**Assigned task**
Word for word, repeat the lines of the records from the one containing "scientific name: Lophura nycthemera" through the last line, both included.

Source records
*-*-*

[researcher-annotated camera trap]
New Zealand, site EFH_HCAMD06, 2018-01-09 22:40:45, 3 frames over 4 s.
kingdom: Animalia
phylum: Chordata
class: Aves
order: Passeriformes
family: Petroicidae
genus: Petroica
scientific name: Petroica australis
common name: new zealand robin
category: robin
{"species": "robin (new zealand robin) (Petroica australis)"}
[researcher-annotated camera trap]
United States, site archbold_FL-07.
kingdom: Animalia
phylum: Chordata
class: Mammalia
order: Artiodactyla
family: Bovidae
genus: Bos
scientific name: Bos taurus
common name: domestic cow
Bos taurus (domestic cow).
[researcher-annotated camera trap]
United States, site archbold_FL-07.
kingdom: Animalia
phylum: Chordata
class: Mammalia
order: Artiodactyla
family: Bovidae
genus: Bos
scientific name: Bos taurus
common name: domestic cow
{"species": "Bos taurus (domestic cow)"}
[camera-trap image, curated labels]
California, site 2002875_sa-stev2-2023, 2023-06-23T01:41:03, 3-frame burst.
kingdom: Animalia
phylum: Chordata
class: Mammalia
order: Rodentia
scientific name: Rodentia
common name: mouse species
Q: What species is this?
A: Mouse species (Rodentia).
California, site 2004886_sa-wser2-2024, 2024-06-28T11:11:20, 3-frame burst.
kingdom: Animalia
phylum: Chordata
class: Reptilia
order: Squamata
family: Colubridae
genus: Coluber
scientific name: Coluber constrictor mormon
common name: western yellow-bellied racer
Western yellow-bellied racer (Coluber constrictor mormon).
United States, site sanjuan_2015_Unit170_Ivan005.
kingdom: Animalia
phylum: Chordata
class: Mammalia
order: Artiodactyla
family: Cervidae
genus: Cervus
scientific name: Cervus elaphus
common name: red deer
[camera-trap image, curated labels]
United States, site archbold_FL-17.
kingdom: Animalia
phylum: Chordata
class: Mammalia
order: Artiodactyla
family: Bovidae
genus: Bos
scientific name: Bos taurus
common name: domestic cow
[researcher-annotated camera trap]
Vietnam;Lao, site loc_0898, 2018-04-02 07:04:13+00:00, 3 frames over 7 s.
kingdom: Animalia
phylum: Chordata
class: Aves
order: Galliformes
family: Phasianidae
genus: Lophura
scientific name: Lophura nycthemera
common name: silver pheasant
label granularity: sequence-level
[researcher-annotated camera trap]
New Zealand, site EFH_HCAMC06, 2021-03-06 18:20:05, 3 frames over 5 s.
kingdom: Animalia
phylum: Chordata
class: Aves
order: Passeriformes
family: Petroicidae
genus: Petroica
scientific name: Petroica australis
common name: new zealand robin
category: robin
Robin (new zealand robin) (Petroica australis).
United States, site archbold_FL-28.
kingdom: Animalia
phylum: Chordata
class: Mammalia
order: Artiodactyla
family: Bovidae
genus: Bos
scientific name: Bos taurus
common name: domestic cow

*-*-*

**Solution to the exercise**
scientific name: Lophura nycthemera
common name: silver pheasant
label granularity: sequence-level
[researcher-annotated camera trap]
New Zealand, site EFH_HCAMC06, 2021-03-06 18:20:05, 3 frames over 5 s.
kingdom: Animalia
phylum: Chordata
class: Aves
order: Passeriformes
family: Petroicidae
genus: Petroica
scientific name: Petroica australis
common name: new zealand robin
category: robin
Robin (new zealand robin) (Petroica australis).
United States, site archbold_FL-28.
kingdom: Animalia
phylum: Chordata
class: Mammalia
order: Artiodactyla
family: Bovidae
genus: Bos
scientific name: Bos taurus
common name: domestic cow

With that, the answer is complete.